Dermatofibrosarcoma protuberans (DFSP) is characterized by its aggressive local invasion. The tumor invades local tissue by extending tentaclelike projections underneath healthy skin, rendering complete removal of the tumor very difficult. Incomplete removal of these neoplastic cells results in a high local recurrence rate.

Despite the local invasiveness, DFSP rarely metastasizes. For the classic form of DFSP, the risk is assumed to be only 0.5%. According to the literature, the overall risk for the development of metastatic disease is 5%, including 1% with regional lymph node metastasis and 4% with distant metastasis. Regional lymph node involvement represents a sign of poor prognosis; most patients die within 2 years. The lungs are the most common site of distant metastasis that occurs via hematogenous spread. Usually, metastatic disease is preceded by multiple local recurrences.[16]

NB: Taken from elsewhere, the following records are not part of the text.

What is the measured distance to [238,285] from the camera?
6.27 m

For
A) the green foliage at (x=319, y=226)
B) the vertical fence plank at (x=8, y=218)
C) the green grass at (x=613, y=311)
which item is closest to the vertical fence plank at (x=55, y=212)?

The extent of surgical excision determines the prognosis for the patient. To reduce the local recurrence rate, a wide surgical excision with adequate margins or Mohs technique are used. The latter imparts a better outcome.

Histologic features of DFSP may also serve as prognostic indicators. A high number of mitotic figures, increased cellularity, DNA aneuploidy, TP53 gene overexpression, and the presence of fibrosarcomatous changes within the tumor are poor prognostic indicators. Of note, fibrosarcomatous variants of DFSP lacking a genetic marker of translocation between chromosomes 17 and 22 may not respond to imatinib. The loss of the t(17,22) cytogenetic marker in the fibrosarcomatous progression DFSP variant may represent progression of the malignancy.[1, 20, 43]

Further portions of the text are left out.